In [None]:
project_id="" #GCP Project ID used to call the Speech-to-Text API (API must be enabled)
audio_files_directory="" #GCS URI to audio files in format gs://bucket_name/path, files must be stored in subdirectories named after language code of the video
gcs_transcripts_directory="" #GCS URI to store generated transcripts in format gs://bucket_name/path
model="chirp" #GCP model to use for transcription (i.e. chirp, long)
chirp_region="us-central1" #Region to use for Chirp (i.e. europe-west4, us-central1 or asia-southeast1)

In [None]:
!(pip install google-cloud-speech)

In [None]:
import argparse
import re
from typing import List
from google.api_core.client_options import ClientOptions
from google.cloud.speech_v2.types import cloud_speech
from google.cloud import speech_v2

async def transcribe_batch_multiple_files_v2(
    project_id: str,
    file_array: [],
    gcs_output_path: str,
    model: str,
):
    if model=="chirp":
        client = speech_v2.SpeechAsyncClient(
            client_options=ClientOptions(
                api_endpoint=f"{chirp_region}-speech.googleapis.com",
            )
        )
        location=chirp_region
    if model=="long":
        client = speech_v2.SpeechAsyncClient()
        location="global"

    default_config = cloud_speech.RecognitionConfig(
        auto_decoding_config=cloud_speech.AutoDetectDecodingConfig(),
        language_codes=["en-US"],
        model=model,
        features=cloud_speech.RecognitionFeatures(
            enable_automatic_punctuation=True,
        ),
    )
    
    files=[]
    
    for file in file_array:
        config = cloud_speech.RecognitionConfig(
            language_codes=[file["language_code"]],
        )
        files.append(
            cloud_speech.BatchRecognizeFileMetadata(
                uri=file["gcs_uri"],
                config=config,
            )
        )

    request = speech_v2.BatchRecognizeRequest(
        recognizer=f"projects/{project_id}/locations/{location}/recognizers/_",
        config=default_config,
        files=files,
        recognition_output_config=cloud_speech.RecognitionOutputConfig(
            gcs_output_config=cloud_speech.GcsOutputConfig(
                uri=gcs_output_path+"/"+model+"/json",
            ),
        ),
    )
    operation = client.batch_recognize(request=request,timeout=530)
    print("Waiting for operation to complete...")
    response = await (await operation).result(timeout=530)
    print(response)

In [None]:
import re

language_directories=!(gsutil ls {audio_files_directory})
file_array=[]

for language_directory in language_directories:
    
    language_code=re.search("/([^/]+)/$",language_directory).group(1)
    files=!(gsutil ls {language_directory})
    for uri in files:
        
        file_array.append({"gcs_uri": uri,"language_code": language_code})

print(file_array)
number_of_files=len(file_array)
print(f"Number of files: {number_of_files}")

In [None]:
import time
import asyncio

def split_array_into_chunks(array, chunk_size):
    """
    Splits an array into chunks of the specified size.

    Args:
        array: The array to split.
        chunk_size: The size of each chunk.

    Returns:
        A list of chunks.
    """

    chunks = []
    for i in range(0, len(array), chunk_size):
        chunks.append(array[i : i + chunk_size])
        
    return chunks

arrays=split_array_into_chunks(file_array, 5)
start_time = time.time()
await asyncio.gather(*[transcribe_batch_multiple_files_v2(project_id, array, gcs_transcripts_directory, model) for array in arrays])
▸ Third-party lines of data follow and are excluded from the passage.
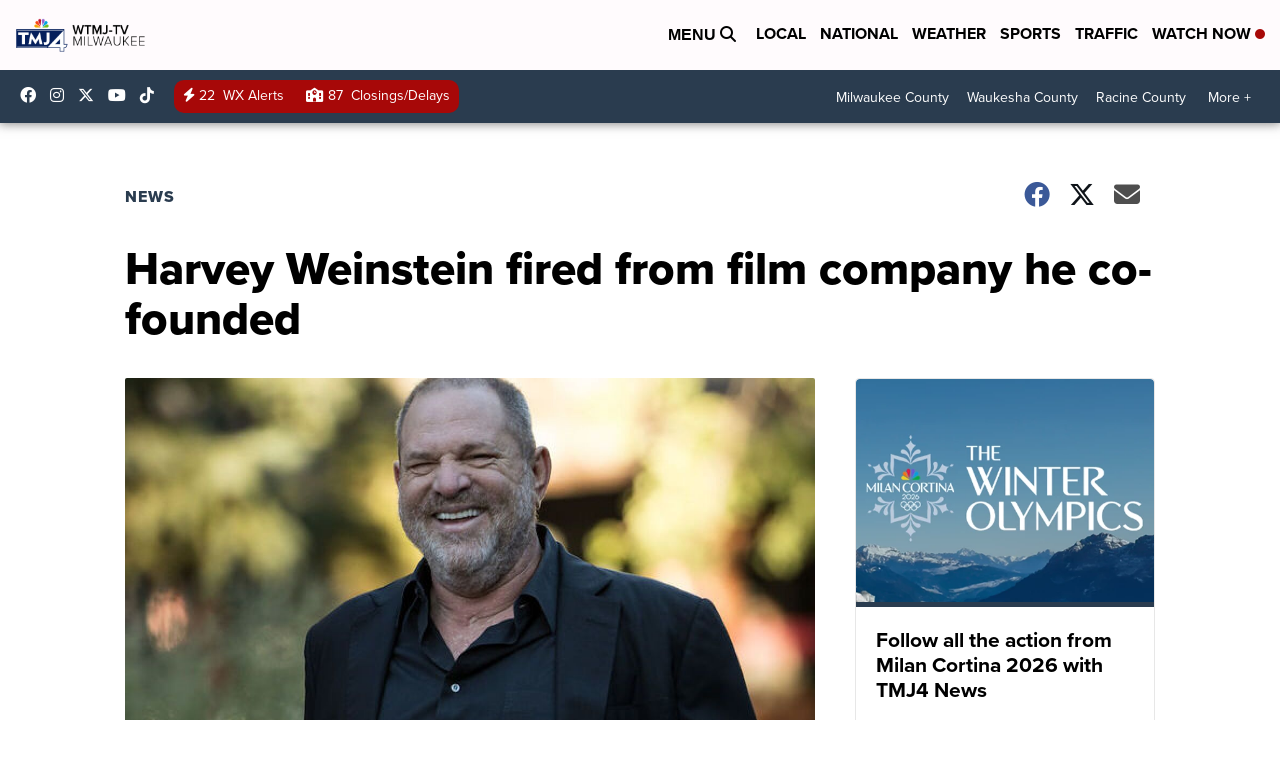

--- FILE ---
content_type: application/javascript; charset=utf-8
request_url: https://fundingchoicesmessages.google.com/f/AGSKWxWPxwyJiTA4ajrKsmRdiOtTWf3s5pPflYw3Tzxx3Z5pFJGNDa15e71AboB5UJ6j_sDPdYp2u92LtwLbGUlhRXIhlpKE3Kt0tLGUxgRhRlom4owfIZPH_VWRTRpdZ4JlMiABQbHaQt2xSPFSZzEx0WFwsRB1f-zUW77K3S0-RgbzzpzZdenWZTgo1Wjh/_/add728./ticker_ad./awepop./ad-frame./adlargefooter.
body_size: -1290
content:
window['488cc623-c183-45f7-8392-f37da34ccd4e'] = true;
duration = time.time() - start_time
print(f"Took {duration} to execute")

In [None]:
import json
import re
from google.cloud import storage

transcript_array=!(gsutil ls {gcs_transcripts_directory}/{model}/json)

for transcript in transcript_array:
    print(f"Fetching results from {transcript}...")
    output_bucket, output_object = re.match(
        r"gs://([^/]+)/(.*)", transcript
    ).group(1, 2)

    # Instantiates a Cloud Storage client
    storage_client = storage.Client()

    # Fetch results from Cloud Storage
    bucket = storage_client.bucket(output_bucket)
    blob_json = bucket.blob(output_object)
    data = json.loads(blob_json.download_as_string(client=None))
    raw_transcript=""
    
    if "results" in data:
        for alternative in data["results"]:
            if "alternatives" in alternative:
                raw_transcript+=alternative["alternatives"][0]["transcript"]

    print(f"Transcript for {transcript}: {raw_transcript}")
    
    transcript_id=re.search(f"{gcs_transcripts_directory}/{model}/json/(.*)_transcript.*",transcript).group(1)
    transcript_path=re.search("gs://[^/]+/(.*)",gcs_transcripts_directory).group(1)
   
    blob_txt = bucket.blob(transcript_path+"/"+model+"/txt/"+transcript_id+".txt")
    blob_txt.upload_from_string(raw_transcript)